GitLocker: The Coding Marketplace

Description:

parsa 1.1.5

A text parser that doesn't care about your file extensions

Key Features •
Supported Formats •
Installation •
Usage •
Related projects •
Contributing •
MIT License

Parsa is a textract-based CLI text parser that supports multiple file extensions.
It takes any number of inputs, and outputs them to .txt files in a directory of choice, preserving the structure of the original text.

Key features

Extends textract's functionalities to work with multiple inputs and to automatically save the output
Takes an arbitrary number of inputs of different filetypes, and processess them all equally when supported
Outputs the parsed text from the input files individually to corresponding .txt files, with the option of selecting a custom output path
Includes a naming system that always avoids overwriting existing files, instead naming new files in a simple manner
Supports over 20 of the most common formats (see Supported formats for more)
Preserves the structure of document file formats (.docx, .pdf, ...)
Supports audio formats (.wav, .mp3, ...) via the speech recognition tools sox, SpeechRecognition and pocketsphinx
Supports image formats (.jpg, .png, ...), via the optical character recognition (OCR) tool tesseract-ocr
Prompts the user for an input file's extension if it's not explicitly present; this feature can be turned off via --noprompt

Supported formats
See this page from textract's documentation for a full list of the supported formats and their linked dependencies.
Installation
System requirements

Linux
Python 2.7/3.x (any Python 3 version)

Linux
Via pip:
$ pip install parsa

Or, if you prefer, you can install it from source:
# Clone the repository
$ git clone https://github.com/rdimaio/parsa

# Go into the parsa folder
$ cd parsa

# Install parsa
$ python setup.py install

Tests
$ python -m unittest discover tests

Usage
Single input
# Basic usage
$ parsa path/to/input_file
# The output will be saved inside the input file's parent folder.

Multi input
# Basic usage
$ parsa path/to/input_folder
# The output will be saved inside a folder named `parsaoutput` in the input folder.

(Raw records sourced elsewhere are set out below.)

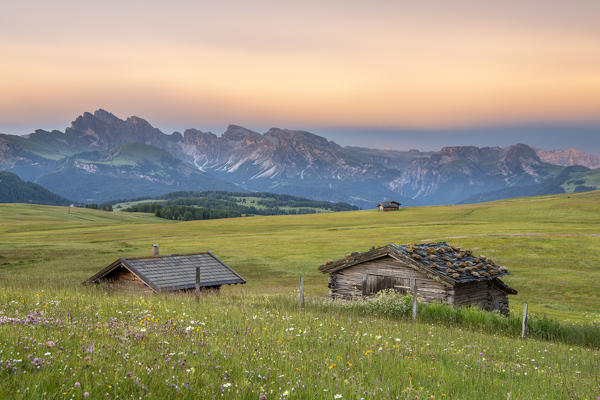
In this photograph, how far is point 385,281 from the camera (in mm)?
34750

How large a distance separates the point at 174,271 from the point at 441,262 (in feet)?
62.4

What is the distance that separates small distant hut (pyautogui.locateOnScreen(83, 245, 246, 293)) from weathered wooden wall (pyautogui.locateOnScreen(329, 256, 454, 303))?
822 centimetres

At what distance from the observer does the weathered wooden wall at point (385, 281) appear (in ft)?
108

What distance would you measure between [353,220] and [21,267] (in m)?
113

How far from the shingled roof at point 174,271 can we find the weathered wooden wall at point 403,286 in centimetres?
845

Optional: custom output folder
# Basic usage
$ parsa path/to/input -o path/to/output_folder
# Works with both single and multi input.

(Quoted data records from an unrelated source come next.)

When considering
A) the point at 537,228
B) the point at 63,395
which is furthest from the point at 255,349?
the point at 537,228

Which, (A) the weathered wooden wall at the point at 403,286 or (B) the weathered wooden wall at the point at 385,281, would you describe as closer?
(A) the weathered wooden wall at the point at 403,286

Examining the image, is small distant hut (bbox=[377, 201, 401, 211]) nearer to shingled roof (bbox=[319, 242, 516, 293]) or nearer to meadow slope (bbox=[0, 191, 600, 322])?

Optional: ignore files without an explicit extension
# Basic usage
$ parsa --noprompt path/to/input
# Useful for situations where your input includes log/system files without an extension.

Full help message
$ parsa --help
usage: parsa [-h] [--noprompt] [--output [OUTPUT]] input

Textract-based text parser that supports most text file extensions. Parsa can
parse multiple formats at once, writing them to .txt files in the directory of
choice.

positional arguments:
input input file or folder; if a folder is passed as input,
parsa will scan every file inside it recursively
(scanning subfolders as well)

optional arguments:
-h, --help show this help message and exit
--noprompt, -n ignore files without an extension and don't prompt the
user to input their extension
--output [OUTPUT], -o [OUTPUT]
folder where the output files will be stored. The default folder is:
(a) the input file's parent folder, if the input is a file, or
(b) a folder named 'parsaoutput' located in the input folder, if the input is a folder.

Related projects

parsa-gui - Graphical version of parsa (WIP)
xparsa - Extended parsa, enhanced with statistics about the parsed files (WIP)
xparsa-gui - GUI for xparsa (WIP)

Contributing
Pull requests are welcome! If you would like to include/remove/change a major feature, please open an issue first.
License
This project is licensed under the MIT License - see the LICENSE file for details.